NOAH MEASE is finishing his final semester at Middlebury College where he studies Theatre and Spanish. ‘Green Eden’ began as his Senior Work in playwriting and ran briefly at the independent student theater, the Hepburn Zoo. Two of his other plays were included in the Horizon Theatre‘s Young Playwrights Festival last summer in Atlanta, Georgia, and he regularly writes radioplays produced by the Middlebury Radio Theater of Thrills & Suspense. He grew up in Williston, Vermont.

DAVID MOATS is an editor at the Rutland Herald, where he won a Pulitzer Prize for editorial writing in 2001. He is the author of the book Civil Wars: A Battle for Gay Marriage, published by Harcourt in 2004. He is also a playwright; five of his plays have been produced by theater companies in Vermont. He lives in Salisbury, VT.

POPPA NEUTRINO (William David Pearlman) is best known for his crossing of the Atlantic on a raft assembled from scrap wood. The voyage was featured in a National Geographic television show as well as in the documentary, ‘Random Lunacy: Videos from the Road Less Travelled.’ He was the subject of a 2007 book by New Yorker writer Alec Wilkinson, The Happiest Man in the World. Poppa – who spent most of the past three years in Burlington – believed that each person, to be truly happy, must define his or her three deepest desires and pursue them relentlessly. Poppa returned to New Orleans to be with his family shortly before he died of heart failure on January 23, 2011. He was 77.

GABI MARCEL SHAPIRO hails from Philadelphia and was begotten by a tribe of artists. Venturing out into the wilderness, he studied music and Spanish at the University of Vermont where he once found a rubber band in the shape of a treble clef on the sidewalk. With his fingers in many pies, he creates music, beer, poetry and bread.

NICHOLAS SPENGLER grew up in Burlington, VT. South End, sister streets. He has always admired little things: fossils, fairy tales, Persian miniatures, poems. Outside of Vermont, he has lived high on a hillside in Valparaíso, Chile, and in a drafty flat in Edinburgh, Scotland, where he recently completed a degree in the internationally celebrated field of Literature and Transatlanticism. Many of his poems have appeared in Middlebury College’s Sweatervest Magazine, but this Salon publication is his hometown poetic debut in print.

JON TURNER is a new father and co-director of Green Door Studios with his partner Catherine. He established the Vermont chapter of the Revolutionary Poets Brigade and is finishing his second collection of poems, Plant the Seed, under his press name Seven Star Press. Jon is involved with Warrior Writers and Combat Paper and further transforms his wartime experience through letterpress, book binding, poetry and handmade paper.

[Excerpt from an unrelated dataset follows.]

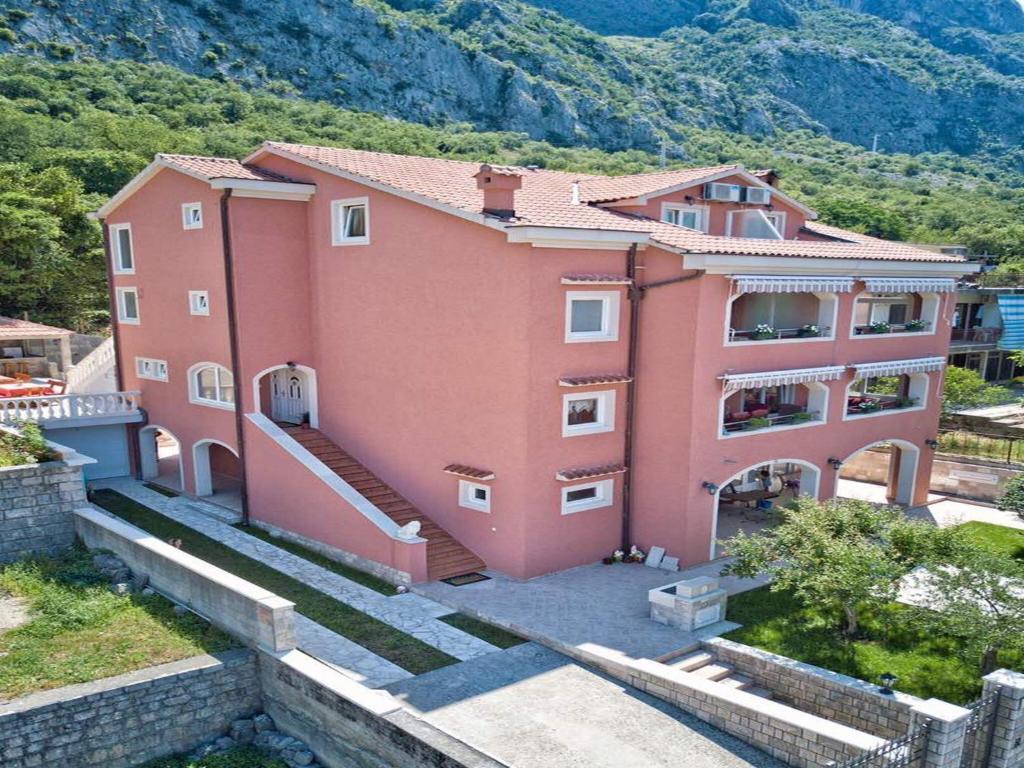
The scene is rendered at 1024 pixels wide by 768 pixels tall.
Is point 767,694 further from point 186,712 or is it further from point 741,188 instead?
point 741,188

SHARON WEBSTER is a visual artist and a writer who makes her home in Burlington, Vermont. She has produced seven self-published chapbooks and published in places such as Take Heart, Beam I & II, The Burlington Review, and Seven Days. Sharon has given readings in many venues, including WBUR in Boston. She teaches studio art at Community College of Vermont, and has worked with developmentally challenged adults for many years.